__Given entries__
◇ ◇ ◇ ◇

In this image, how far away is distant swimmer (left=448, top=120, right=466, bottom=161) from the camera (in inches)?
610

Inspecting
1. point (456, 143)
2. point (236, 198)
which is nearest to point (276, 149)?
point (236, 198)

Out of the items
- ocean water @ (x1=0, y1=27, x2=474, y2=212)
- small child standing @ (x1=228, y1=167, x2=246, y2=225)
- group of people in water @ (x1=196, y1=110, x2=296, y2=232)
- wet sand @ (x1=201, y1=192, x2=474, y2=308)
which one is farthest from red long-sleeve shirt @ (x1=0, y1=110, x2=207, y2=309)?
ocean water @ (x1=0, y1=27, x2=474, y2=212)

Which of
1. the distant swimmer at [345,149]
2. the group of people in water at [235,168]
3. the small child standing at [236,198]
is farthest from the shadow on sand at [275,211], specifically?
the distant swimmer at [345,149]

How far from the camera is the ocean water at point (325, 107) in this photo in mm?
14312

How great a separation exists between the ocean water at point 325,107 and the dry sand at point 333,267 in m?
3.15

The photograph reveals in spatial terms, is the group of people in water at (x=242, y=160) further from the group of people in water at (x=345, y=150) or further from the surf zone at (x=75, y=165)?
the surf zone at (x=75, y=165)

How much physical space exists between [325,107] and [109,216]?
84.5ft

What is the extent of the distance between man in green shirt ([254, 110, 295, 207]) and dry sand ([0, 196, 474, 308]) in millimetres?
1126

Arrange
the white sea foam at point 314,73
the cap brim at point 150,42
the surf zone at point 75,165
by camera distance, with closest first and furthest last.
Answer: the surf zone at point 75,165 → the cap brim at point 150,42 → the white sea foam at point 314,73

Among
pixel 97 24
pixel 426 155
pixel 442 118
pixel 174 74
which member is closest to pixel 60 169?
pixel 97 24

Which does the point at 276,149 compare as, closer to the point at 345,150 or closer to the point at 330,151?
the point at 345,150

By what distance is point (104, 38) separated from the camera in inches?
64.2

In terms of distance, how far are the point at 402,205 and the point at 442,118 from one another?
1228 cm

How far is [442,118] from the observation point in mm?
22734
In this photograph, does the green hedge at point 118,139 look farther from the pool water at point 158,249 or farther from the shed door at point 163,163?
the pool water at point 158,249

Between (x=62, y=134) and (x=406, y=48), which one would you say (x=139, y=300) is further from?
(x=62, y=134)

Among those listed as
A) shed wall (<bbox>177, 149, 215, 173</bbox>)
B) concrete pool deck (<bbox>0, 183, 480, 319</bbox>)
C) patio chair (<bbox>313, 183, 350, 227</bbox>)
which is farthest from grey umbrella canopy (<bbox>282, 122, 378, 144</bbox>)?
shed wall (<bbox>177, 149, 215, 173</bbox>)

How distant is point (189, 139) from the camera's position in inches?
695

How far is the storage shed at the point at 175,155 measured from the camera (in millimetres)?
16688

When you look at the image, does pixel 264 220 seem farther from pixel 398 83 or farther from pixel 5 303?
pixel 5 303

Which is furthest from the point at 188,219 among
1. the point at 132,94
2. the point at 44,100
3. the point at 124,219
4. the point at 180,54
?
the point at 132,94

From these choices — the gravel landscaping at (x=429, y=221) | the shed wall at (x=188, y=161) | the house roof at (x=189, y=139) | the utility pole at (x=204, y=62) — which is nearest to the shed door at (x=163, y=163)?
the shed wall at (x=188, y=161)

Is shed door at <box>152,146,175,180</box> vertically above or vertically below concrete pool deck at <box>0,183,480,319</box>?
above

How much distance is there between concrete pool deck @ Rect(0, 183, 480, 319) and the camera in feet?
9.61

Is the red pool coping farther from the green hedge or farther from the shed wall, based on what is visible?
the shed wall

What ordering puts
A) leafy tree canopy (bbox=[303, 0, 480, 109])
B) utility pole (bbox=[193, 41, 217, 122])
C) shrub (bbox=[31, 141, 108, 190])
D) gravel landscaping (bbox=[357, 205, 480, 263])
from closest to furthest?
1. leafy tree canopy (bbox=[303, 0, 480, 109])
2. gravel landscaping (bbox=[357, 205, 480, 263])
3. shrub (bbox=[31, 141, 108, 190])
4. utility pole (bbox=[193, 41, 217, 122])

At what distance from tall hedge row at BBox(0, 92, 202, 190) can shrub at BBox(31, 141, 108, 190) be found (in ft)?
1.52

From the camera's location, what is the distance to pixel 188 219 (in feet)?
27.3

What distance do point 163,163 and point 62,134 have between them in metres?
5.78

◇ ◇ ◇ ◇

__Written exercise__
Transcribe every entry verbatim.

__Result for this exercise__
In this image, how far away is distant swimmer (left=448, top=120, right=466, bottom=161) from the camera (in inches)?
610

Inspecting
1. point (456, 143)
2. point (236, 198)
which is nearest to point (276, 149)?
point (236, 198)

Out of the items
- ocean water @ (x1=0, y1=27, x2=474, y2=212)
- small child standing @ (x1=228, y1=167, x2=246, y2=225)
- group of people in water @ (x1=196, y1=110, x2=296, y2=232)
- wet sand @ (x1=201, y1=192, x2=474, y2=308)
which one is farthest from red long-sleeve shirt @ (x1=0, y1=110, x2=207, y2=309)?
ocean water @ (x1=0, y1=27, x2=474, y2=212)

Which of
1. the distant swimmer at [345,149]
2. the group of people in water at [235,168]
3. the small child standing at [236,198]
is farthest from the shadow on sand at [275,211], specifically?
the distant swimmer at [345,149]

How far from the camera is the ocean water at point (325, 107) in this photo in mm?
14312

How great a separation exists between the ocean water at point 325,107 and the dry sand at point 333,267 in m?
3.15

The photograph reveals in spatial terms, is the group of people in water at (x=242, y=160) further from the group of people in water at (x=345, y=150) or further from the surf zone at (x=75, y=165)?
the surf zone at (x=75, y=165)

How much physical space exists between [325,107] and [109,216]?
84.5ft

What is the extent of the distance between man in green shirt ([254, 110, 295, 207]) and dry sand ([0, 196, 474, 308]) in millimetres?
1126

Arrange
the white sea foam at point 314,73
the cap brim at point 150,42
the surf zone at point 75,165
by camera distance, with closest first and furthest last.
Answer: the surf zone at point 75,165 → the cap brim at point 150,42 → the white sea foam at point 314,73

Among
pixel 97 24
pixel 426 155
pixel 442 118
pixel 174 74
which member is closest to pixel 60 169?
pixel 97 24

Which does the point at 276,149 compare as, closer to the point at 345,150 or closer to the point at 330,151?
the point at 345,150

By what distance is point (104, 38) separated from the camera in inches?
64.2

In terms of distance, how far are the point at 402,205 and the point at 442,118 from one another?
1228 cm

How far is [442,118] from the observation point in mm?
22734
In this photograph, does the green hedge at point 118,139 look farther from the pool water at point 158,249 or farther from the shed door at point 163,163?
the pool water at point 158,249

Between (x=62, y=134) and (x=406, y=48), which one would you say (x=139, y=300) is further from?
(x=62, y=134)

Among those listed as
A) shed wall (<bbox>177, 149, 215, 173</bbox>)
B) concrete pool deck (<bbox>0, 183, 480, 319</bbox>)
C) patio chair (<bbox>313, 183, 350, 227</bbox>)
which is farthest from grey umbrella canopy (<bbox>282, 122, 378, 144</bbox>)?
shed wall (<bbox>177, 149, 215, 173</bbox>)

How distant is point (189, 139) from the camera's position in inches?
695

How far is the storage shed at the point at 175,155 measured from the camera (in millimetres)?
16688

When you look at the image, does pixel 264 220 seem farther from pixel 398 83 or farther from pixel 5 303?
pixel 5 303

Which is furthest from the point at 188,219 among
1. the point at 132,94
2. the point at 44,100
3. the point at 124,219
4. the point at 180,54
?
the point at 132,94

From these choices — the gravel landscaping at (x=429, y=221) | the shed wall at (x=188, y=161) | the house roof at (x=189, y=139) | the utility pole at (x=204, y=62) — which is nearest to the shed door at (x=163, y=163)?
the shed wall at (x=188, y=161)

Is shed door at <box>152,146,175,180</box> vertically above or vertically below concrete pool deck at <box>0,183,480,319</box>?
above

How much distance is there between concrete pool deck @ Rect(0, 183, 480, 319) and the camera in feet?
9.61

Is the red pool coping farther from the green hedge or farther from the shed wall, based on what is visible?
the shed wall

What ordering puts
A) leafy tree canopy (bbox=[303, 0, 480, 109])
B) utility pole (bbox=[193, 41, 217, 122])
C) shrub (bbox=[31, 141, 108, 190])
D) gravel landscaping (bbox=[357, 205, 480, 263])
from closest to furthest?
1. leafy tree canopy (bbox=[303, 0, 480, 109])
2. gravel landscaping (bbox=[357, 205, 480, 263])
3. shrub (bbox=[31, 141, 108, 190])
4. utility pole (bbox=[193, 41, 217, 122])

At what distance from tall hedge row at BBox(0, 92, 202, 190) can shrub at BBox(31, 141, 108, 190) be found (in ft)?
1.52

From the camera's location, what is the distance to pixel 188 219 (in feet)?
27.3

What distance do point 163,163 and point 62,134 have between them in metres?
5.78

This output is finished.